**What is being asked:** Starting at the line holding "Beyaz kağıt üzerinde" and finishing at the line holding "New England Patriots", transcribe the material exactly, keeping both ends but no pictures.

**Task input:**
=== Section Start ===

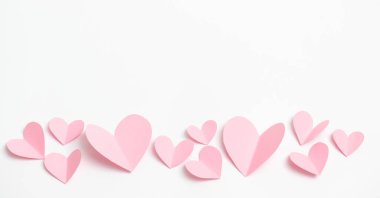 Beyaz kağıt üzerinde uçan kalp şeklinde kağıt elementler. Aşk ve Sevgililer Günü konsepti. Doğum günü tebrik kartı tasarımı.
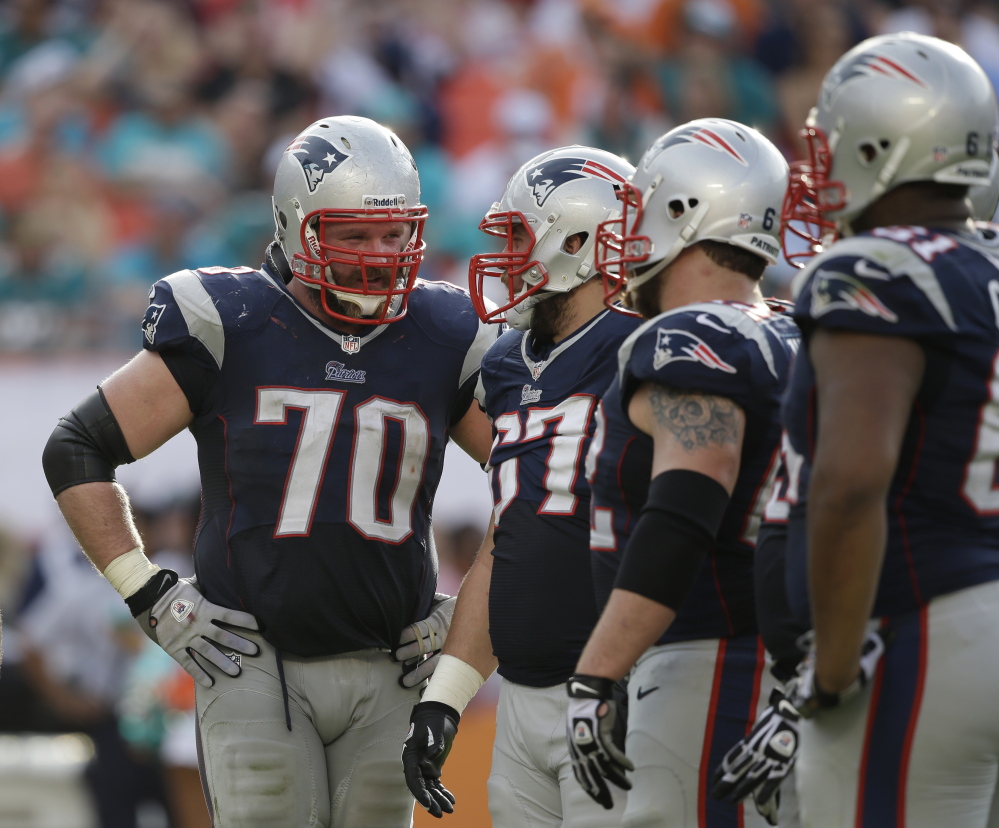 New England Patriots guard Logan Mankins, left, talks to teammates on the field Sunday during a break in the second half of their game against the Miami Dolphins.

=== Section End ===
=== Section Start ===

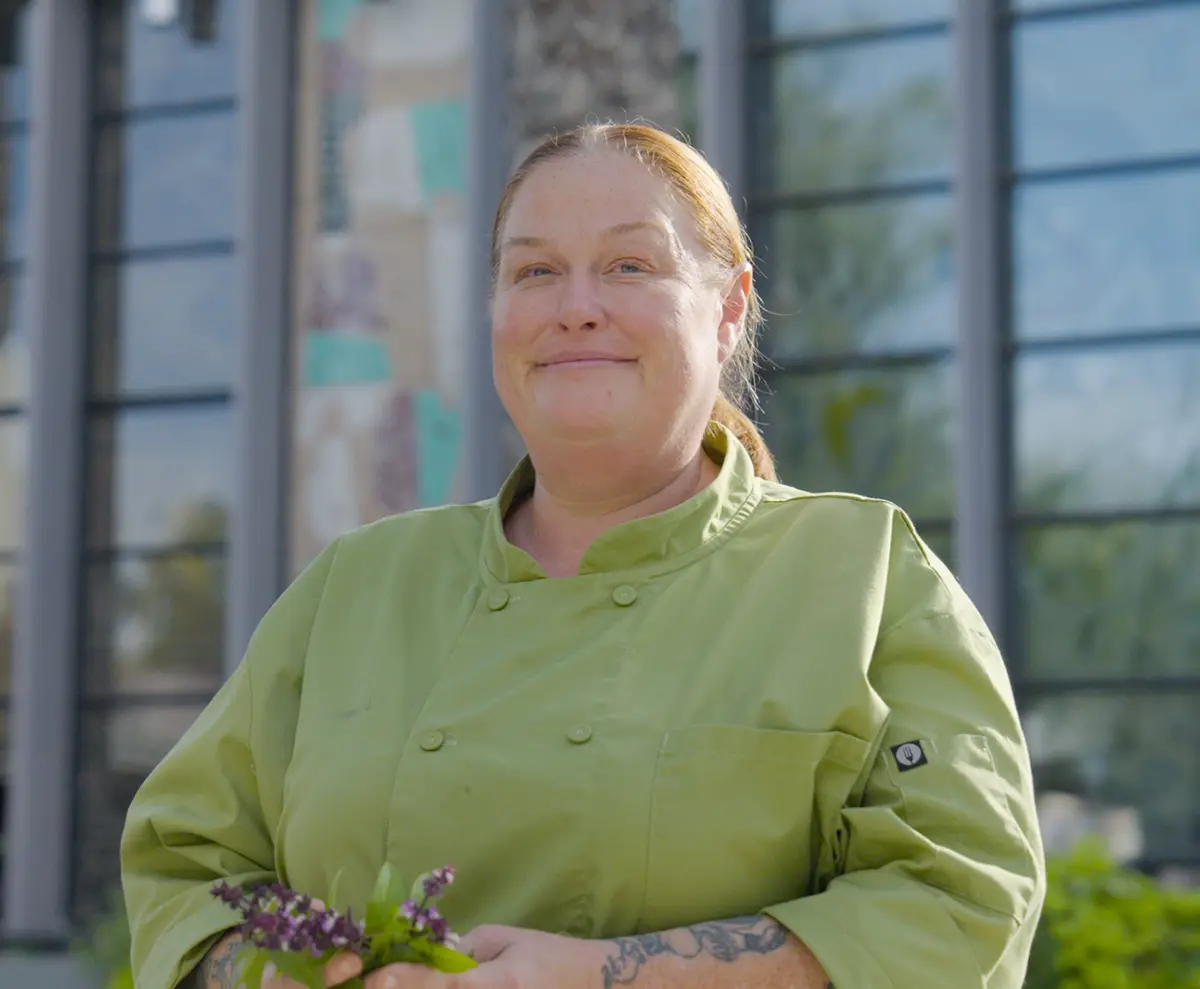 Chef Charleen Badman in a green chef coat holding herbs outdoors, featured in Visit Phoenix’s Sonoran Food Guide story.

=== Section End ===
=== Section Start ===

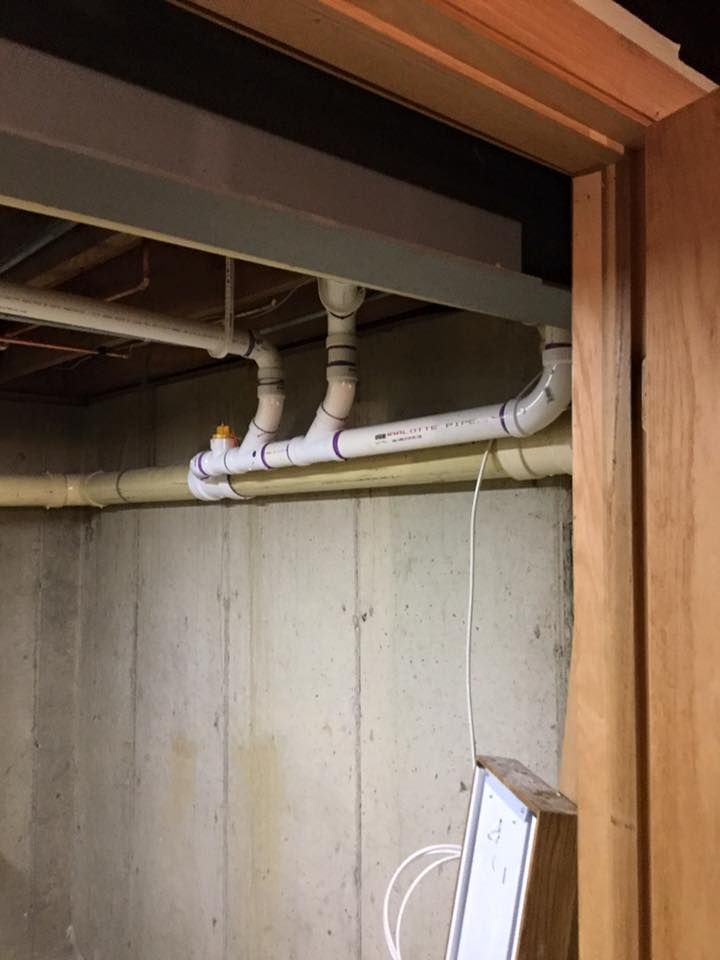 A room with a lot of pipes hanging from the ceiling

=== Section End ===

**Solution to this task:**
 Beyaz kağıt üzerinde uçan kalp şeklinde kağıt elementler. Aşk ve Sevgililer Günü konsepti. Doğum günü tebrik kartı tasarımı.
 New England Patriots guard Logan Mankins, left, talks to teammates on the field Sunday during a break in the second half of their game against the Miami Dolphins.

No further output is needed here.